En fait, le manque de mécanismes d’ajustement équilibrés et symétriques, partagés par tous les pays de la Zone Euro, le manque d’arrangements institutionnels suffisants (comme la coordination des politiques économiques, l’absence de transferts budgétaires…), mais aussi le manque de réformes structurelles internes à chaque pays du Sud, a constitué la base de la crise qui a éclaté en 2010. Comme expliqué précédemment, celle-ci a été une crise de balance des paiements classique, un sudden stop, des pays du Sud. Avec un arrêt de la mobilité des capitaux privés, qui ont cessé de se déverser vers les pays du Sud, alors qu’ils le faisaient naturellement jusqu’alors en provenance des pays du Nord, qui eux connaissaient symétriquement des excédents courants. Cela a provoqué des ajustements asymétriques. Ne disposant pas des arrangements institutionnels pré – cités qui auraient été opportuns, ces pays n’ont plus eu qu’une seule possibilité : s’ajuster isolément par le bas.

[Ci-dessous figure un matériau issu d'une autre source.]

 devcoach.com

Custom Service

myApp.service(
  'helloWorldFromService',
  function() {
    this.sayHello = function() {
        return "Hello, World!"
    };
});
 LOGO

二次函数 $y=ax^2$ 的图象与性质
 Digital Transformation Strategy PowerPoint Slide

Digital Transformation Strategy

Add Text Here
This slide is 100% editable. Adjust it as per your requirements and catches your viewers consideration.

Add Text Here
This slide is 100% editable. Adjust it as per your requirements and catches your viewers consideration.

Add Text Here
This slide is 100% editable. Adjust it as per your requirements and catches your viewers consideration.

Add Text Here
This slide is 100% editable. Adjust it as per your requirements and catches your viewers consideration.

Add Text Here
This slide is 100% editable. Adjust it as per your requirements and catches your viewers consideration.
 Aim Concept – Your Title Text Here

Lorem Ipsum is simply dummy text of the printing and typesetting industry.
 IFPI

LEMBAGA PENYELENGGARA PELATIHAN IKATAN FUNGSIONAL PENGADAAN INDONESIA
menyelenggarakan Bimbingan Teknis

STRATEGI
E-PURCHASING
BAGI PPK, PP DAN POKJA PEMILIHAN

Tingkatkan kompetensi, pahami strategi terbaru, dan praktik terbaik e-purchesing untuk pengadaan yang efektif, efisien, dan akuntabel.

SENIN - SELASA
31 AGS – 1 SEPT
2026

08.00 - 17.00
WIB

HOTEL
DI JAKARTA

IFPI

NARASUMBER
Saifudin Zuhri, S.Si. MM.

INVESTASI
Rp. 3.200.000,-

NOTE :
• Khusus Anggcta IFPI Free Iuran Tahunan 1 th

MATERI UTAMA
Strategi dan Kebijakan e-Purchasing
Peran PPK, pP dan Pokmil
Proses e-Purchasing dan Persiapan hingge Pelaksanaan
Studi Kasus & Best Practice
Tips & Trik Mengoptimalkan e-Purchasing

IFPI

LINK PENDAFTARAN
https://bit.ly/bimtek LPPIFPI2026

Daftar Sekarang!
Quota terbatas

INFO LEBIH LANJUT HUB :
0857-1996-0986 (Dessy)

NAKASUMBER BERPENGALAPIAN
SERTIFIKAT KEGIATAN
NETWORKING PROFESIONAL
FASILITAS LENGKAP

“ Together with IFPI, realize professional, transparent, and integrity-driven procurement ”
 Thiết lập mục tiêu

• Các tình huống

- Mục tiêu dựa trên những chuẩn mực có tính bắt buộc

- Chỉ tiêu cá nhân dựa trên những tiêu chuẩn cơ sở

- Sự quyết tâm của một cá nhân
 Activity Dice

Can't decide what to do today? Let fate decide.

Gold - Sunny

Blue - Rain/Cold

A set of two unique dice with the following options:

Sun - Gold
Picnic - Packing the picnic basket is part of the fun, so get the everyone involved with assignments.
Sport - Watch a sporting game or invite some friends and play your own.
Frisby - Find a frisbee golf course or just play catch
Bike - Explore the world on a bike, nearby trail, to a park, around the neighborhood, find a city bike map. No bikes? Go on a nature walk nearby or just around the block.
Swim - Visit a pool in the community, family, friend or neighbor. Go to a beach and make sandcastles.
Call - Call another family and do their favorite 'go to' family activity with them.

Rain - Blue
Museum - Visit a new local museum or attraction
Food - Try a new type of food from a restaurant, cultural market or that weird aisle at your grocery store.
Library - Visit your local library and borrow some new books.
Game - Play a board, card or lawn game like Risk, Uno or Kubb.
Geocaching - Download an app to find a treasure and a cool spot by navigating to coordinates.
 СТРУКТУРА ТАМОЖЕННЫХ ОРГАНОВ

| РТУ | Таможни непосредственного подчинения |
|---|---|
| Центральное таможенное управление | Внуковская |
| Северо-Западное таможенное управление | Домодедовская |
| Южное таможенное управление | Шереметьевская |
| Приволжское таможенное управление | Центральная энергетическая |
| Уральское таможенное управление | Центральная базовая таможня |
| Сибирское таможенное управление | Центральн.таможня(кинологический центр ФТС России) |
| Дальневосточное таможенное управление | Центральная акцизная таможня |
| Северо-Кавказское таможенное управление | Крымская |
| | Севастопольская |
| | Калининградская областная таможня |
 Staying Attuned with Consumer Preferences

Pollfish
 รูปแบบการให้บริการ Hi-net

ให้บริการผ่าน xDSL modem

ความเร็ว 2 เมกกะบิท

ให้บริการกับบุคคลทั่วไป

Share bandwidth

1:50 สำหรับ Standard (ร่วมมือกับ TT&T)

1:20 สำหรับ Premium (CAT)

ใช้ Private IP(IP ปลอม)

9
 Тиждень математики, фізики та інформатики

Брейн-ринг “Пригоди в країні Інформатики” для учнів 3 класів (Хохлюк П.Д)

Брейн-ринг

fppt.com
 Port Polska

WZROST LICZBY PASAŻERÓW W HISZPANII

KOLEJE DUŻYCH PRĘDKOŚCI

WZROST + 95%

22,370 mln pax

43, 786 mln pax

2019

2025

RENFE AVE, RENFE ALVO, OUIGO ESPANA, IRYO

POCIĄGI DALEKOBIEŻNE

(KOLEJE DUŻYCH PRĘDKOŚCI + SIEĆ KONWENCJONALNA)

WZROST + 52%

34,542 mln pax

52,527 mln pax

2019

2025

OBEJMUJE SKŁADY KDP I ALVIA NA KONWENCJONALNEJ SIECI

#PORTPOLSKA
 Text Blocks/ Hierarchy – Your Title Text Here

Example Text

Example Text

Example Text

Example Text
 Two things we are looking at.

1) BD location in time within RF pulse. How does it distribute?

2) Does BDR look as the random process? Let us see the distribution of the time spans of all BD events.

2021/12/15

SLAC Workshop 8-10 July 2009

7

En abaissant leurs coûts sociaux, en abaissant leurs coûts de production, donc en menant des  politiques d’austérité, de façon à faire baisser d’un côté leurs importations – lorsque l’on baisse la demande, on baisse mécaniquement les importations –, et de l’autre, toujours en abaissant les coûts, de retrouver de la compétitivité pour relancer leurs exportations. Cela induit évidemment un coût social et un coût politique très importants.

Pour finir, il faut dire que, très heureusement, la BCE a sauvé la zone euro en 2012. Elle l’a sauvée, parce que la BCE a mis fin aux cercles vicieux qui s’étaient installés, et qui se déroulaient de façon catastrophique. Le cercle vicieux entre la dette des États et les taux d’intérêt. Les taux d’intérêt qui flambaient, augmentaient encore le poids de la dette des États, ce qui conduisait à son tour à une nouvelle hausse des taux. La BCE a également interrompu le deuxième cercle vicieux qui existait entre les dettes publiques des États et les banques des pays considérés. Puisque les banques portaient des titres des États, les banques augmentaient les risques perçus quant à  leur solvabilité, puisque les États allaient mal. Mais, comme les États étaient obligés de refinancer ou de recapitaliser les banques, ils semblaient eux-mêmes davantage encore en risque. La BCE, par diverses mesures et postures appropriées, a sauvé la zone euro.

Mais la BCE ne peut pas, en permanence – et elle le dit elle-même très clairement – être la seule à porter tous les efforts. Elle le fait remarquablement, mais elle le fait pour acheter du temps aux gouvernements qui ont deux choses à faire, ce qui est également répété à juste titre de façon incessante par la banque centrale. Pour les pays du Sud et la France, il s’agit de faire des réformes structurelles, parce que c’est cela qui apportera le surcroît de croissance potentielle et facilitera leur trajectoire de solvabilité. L’Allemagne ne fera pas d’efforts si les autres pays ne font pas de réformes structurelles, parce que de son point de vue, il n’y a pas de raison d’être solidaire avec des pays qui ne feraient pas les efforts nécessaires pour ne pas être en situation de demander de l’aide à répétition. C’est un nœud crucial. On a simultanément besoin – et la banque centrale le dit aussi – de nouveaux arrangements institutionnels, pour refonder la capacité de l’Euro à créer de la richesse dans la Zone Euro, donc de quelques éléments de solidarité, de coordination et de partage du pilotage de l’économie de la Zone, et sans doute de grands projets européens utiles à la croissance.

Si l’on y parvient, ce sera renouer avec la promesse de l’Euro et de l’Europe. La France a beaucoup à faire pour y contribuer. Elle semble l’avoir compris.